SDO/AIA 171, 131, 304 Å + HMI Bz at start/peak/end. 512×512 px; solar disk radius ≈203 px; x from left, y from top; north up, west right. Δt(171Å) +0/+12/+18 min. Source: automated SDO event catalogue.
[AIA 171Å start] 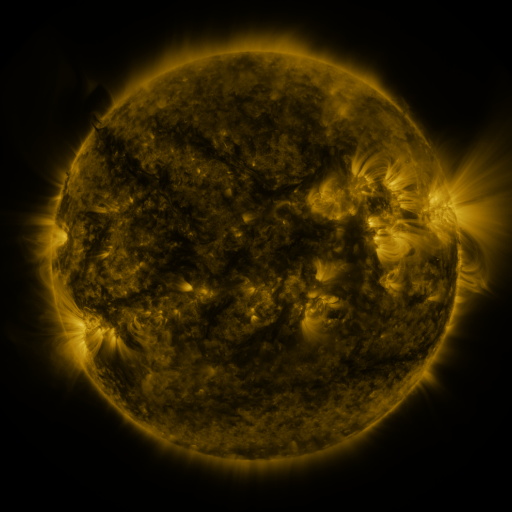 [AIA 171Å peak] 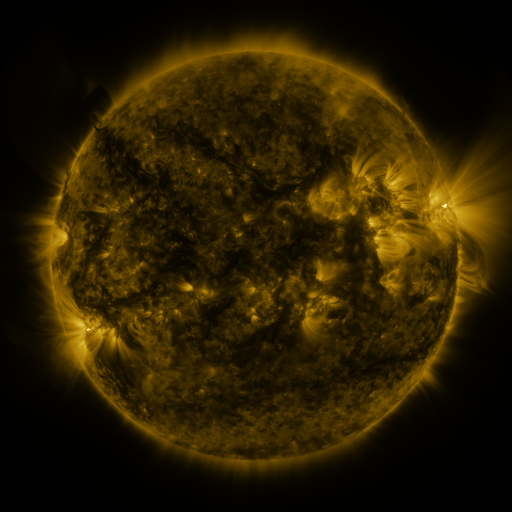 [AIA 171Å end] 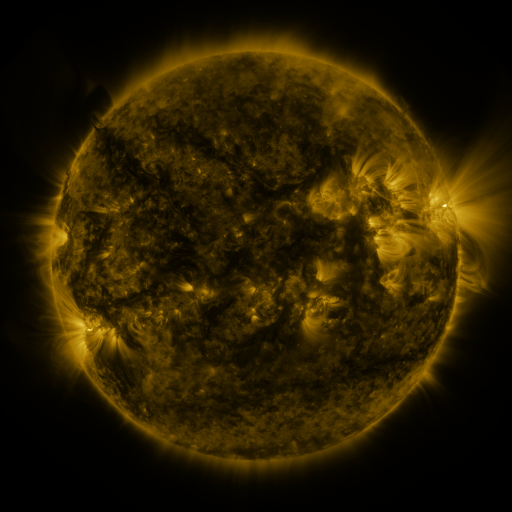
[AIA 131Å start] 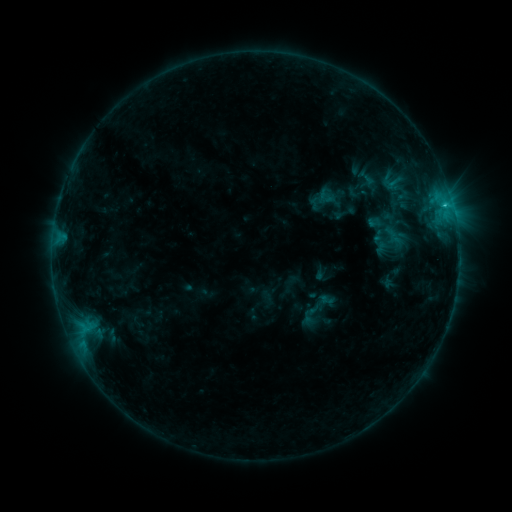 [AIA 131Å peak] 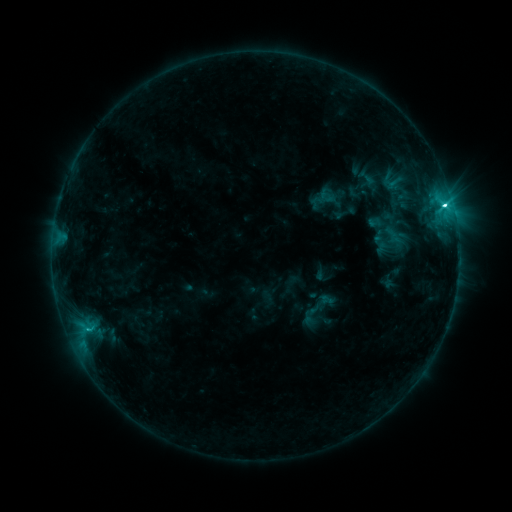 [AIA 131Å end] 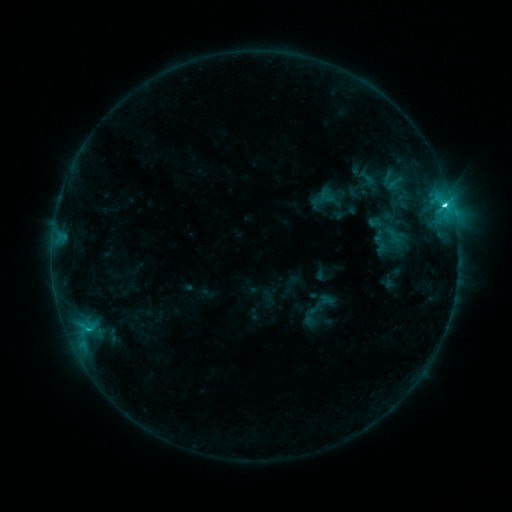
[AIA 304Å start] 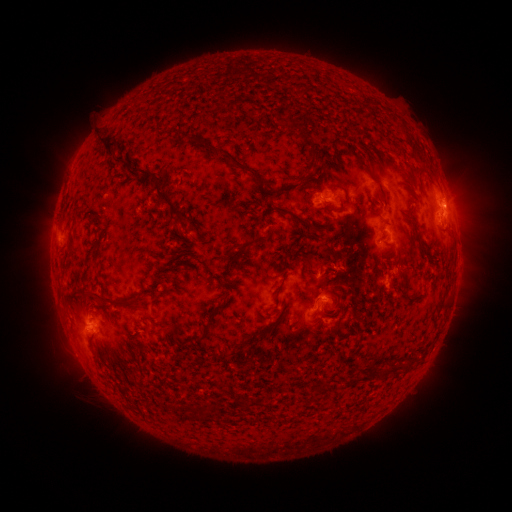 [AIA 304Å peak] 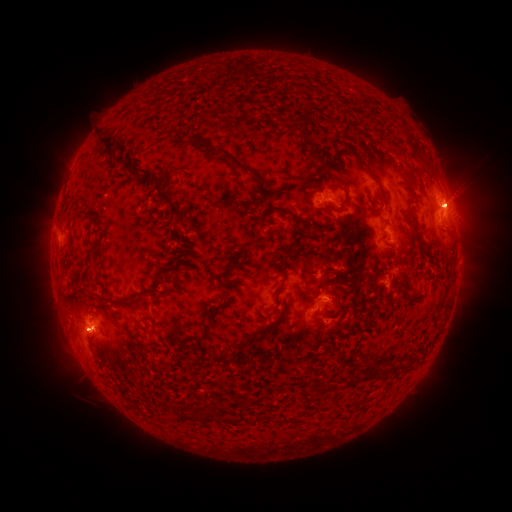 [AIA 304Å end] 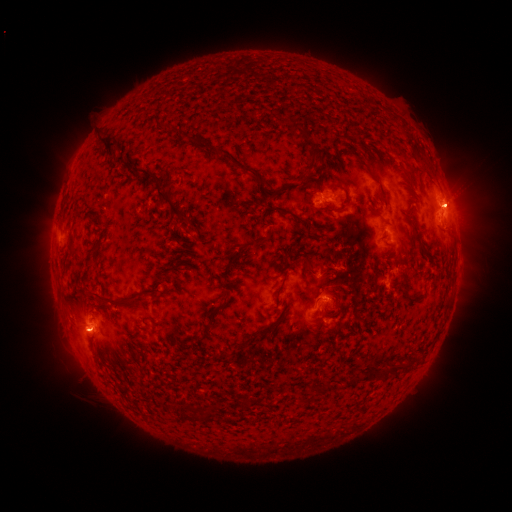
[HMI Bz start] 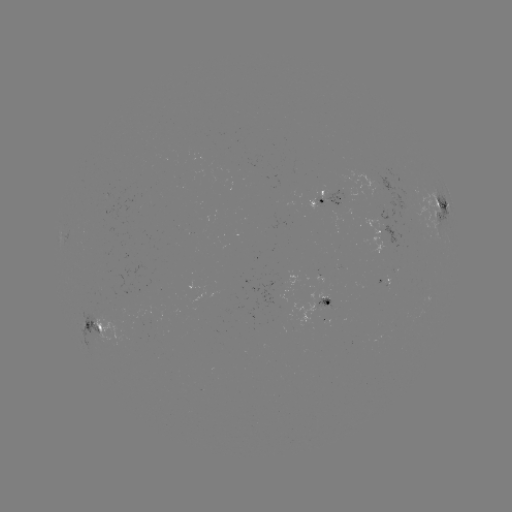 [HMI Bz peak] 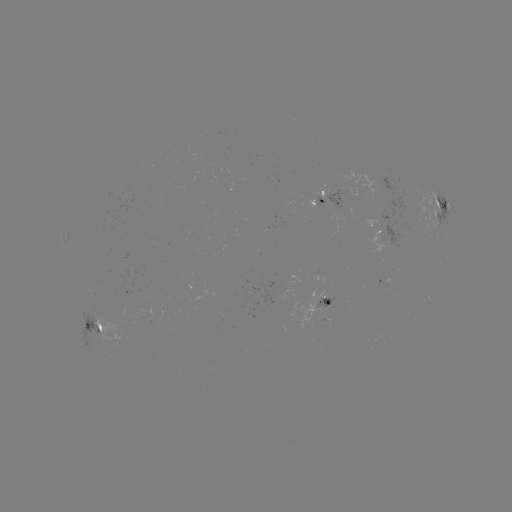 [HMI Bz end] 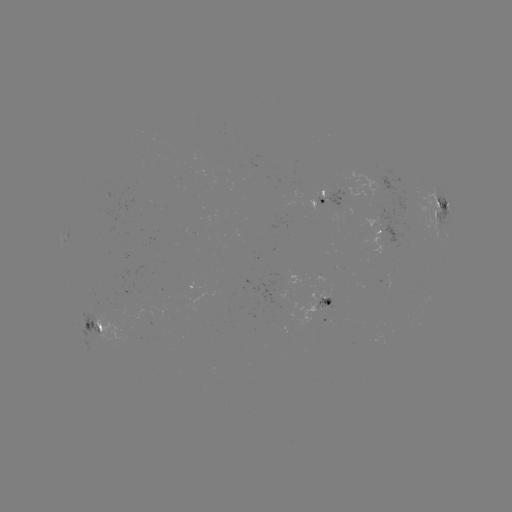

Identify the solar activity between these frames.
C5.9 flare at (444, 207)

----------

Which lines of the data above contain the string "solar", with case counting? Pick out each one and copy it in full.

SDO/AIA 171, 131, 304 Å + HMI Bz at start/peak/end. 512×512 px; solar disk radius ≈203 px; x from left, y from top; north up, west right. Δt(171Å) +0/+12/+18 min. Source: automated SDO event catalogue.
Identify the solar activity between these frames.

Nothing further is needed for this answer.